== Provided text ==
Skip to content

mangodxd/youtube-auto-dub

Folders and files

NameName
Last commit message
Last commit date

Latest commit

 

History

24 Commits
 
 
 
 
 
 
 
 
 
 
 
 
 
 
 
 

Repository files navigation

youtube-auto-dub

A Python pipeline that takes a YouTube URL and spits out a dubbed/subtitled video. Feed it a link, pick a target language, and it handles the rest — downloading, transcribing, translating, synthesizing speech, and rendering the final video.

We built this because existing tools were either too manual, too expensive, or too locked-in. This one runs locally, stays free, and gives you full control over the output.


How it works

YouTube URL → Download → Transcribe (Whisper) → Chunk → Translate → TTS → Mix → Render
  1. Download — pulls video and audio via yt-dlp
  2. Transcribe — runs Whisper ASR to get timestamped text
  3. Chunk — splits transcript into natural speech segments (respects silence gaps, max 10s)

== Exercise tasks ==
• 1. In the youtube-auto-dub README above, condense the paragraph beginning "A Python pipeline that takes a YouTube URL" into a short bulleted list that keeps its main facts.
• 2. Extend the youtube-auto-dub README above, picking up right after its final line and continuing the numbered list of pipeline steps.

== Source information ==
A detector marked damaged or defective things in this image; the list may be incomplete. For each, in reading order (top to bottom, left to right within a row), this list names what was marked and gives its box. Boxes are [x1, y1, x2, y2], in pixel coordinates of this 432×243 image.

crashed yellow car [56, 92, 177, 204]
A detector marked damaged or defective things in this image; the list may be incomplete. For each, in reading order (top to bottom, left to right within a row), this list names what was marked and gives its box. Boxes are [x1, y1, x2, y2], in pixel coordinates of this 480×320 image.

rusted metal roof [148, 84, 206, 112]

---

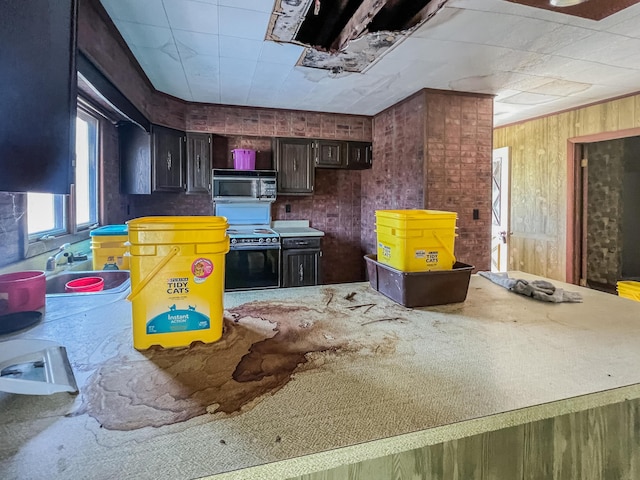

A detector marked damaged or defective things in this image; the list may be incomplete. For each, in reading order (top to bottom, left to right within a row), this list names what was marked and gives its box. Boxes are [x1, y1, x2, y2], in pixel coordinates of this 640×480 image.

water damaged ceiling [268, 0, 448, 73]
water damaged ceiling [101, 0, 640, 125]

* * *

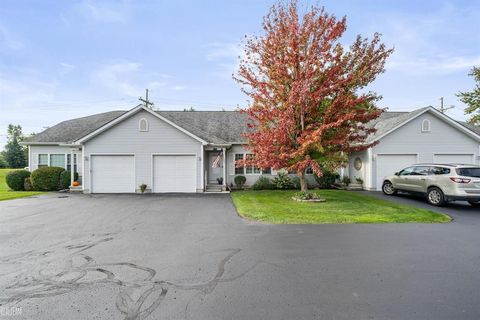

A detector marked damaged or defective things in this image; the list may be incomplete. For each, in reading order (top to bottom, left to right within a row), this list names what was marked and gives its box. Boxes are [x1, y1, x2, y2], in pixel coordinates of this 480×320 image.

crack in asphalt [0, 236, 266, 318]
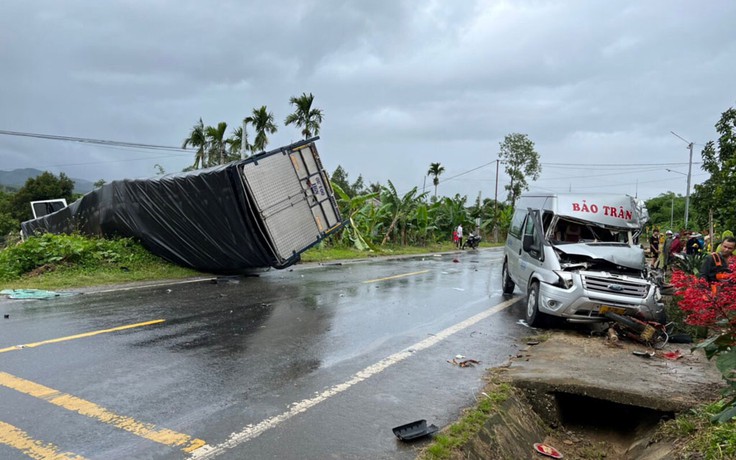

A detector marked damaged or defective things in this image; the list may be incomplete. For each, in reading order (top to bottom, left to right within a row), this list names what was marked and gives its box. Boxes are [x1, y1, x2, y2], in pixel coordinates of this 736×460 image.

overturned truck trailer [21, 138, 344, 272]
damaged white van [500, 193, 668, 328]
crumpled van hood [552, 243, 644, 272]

== Activity answers ==
• 1.
- Python pipeline that turns a YouTube URL into a dubbed or subtitled video
- User supplies a link and picks a target language
- Handles downloading, transcribing, translating, speech synthesis, and rendering the final video

• 2.
  4. Translate — sends segments to Google Translate (RPC method, falls back to scraping)
  5. TTS — synthesizes each segment using Edge TTS with the appropriate voice
  6. Mix — overlays TTS audio on top of the original, ducked by 12dB
  7. Render — burns subtitles and/or swaps the audio track via FFmpeg

Getting started

Prerequisites

  • Python 3.8+
  • FFmpeg in your PATH
  • (Optional) CUDA for faster Whisper inference
# macOS
brew install ffmpeg

# Ubuntu/Debian
sudo apt install ffmpeg

# Windows — grab a build from https://ffmpeg.org/download.html

Install

git clone https://github.com/mangodxd/youtube-auto-dub.git
cd youtube-auto-dub
pip install -r requirements.txt

For GPU support:

pip install torch torchvision torchaudio --index-url https://download.pytorch.org/whl/cu118

Usage

# Dub + subtitles in Vietnamese (default)
python main.py "https://youtube.com/watch?v=VIDEO_ID"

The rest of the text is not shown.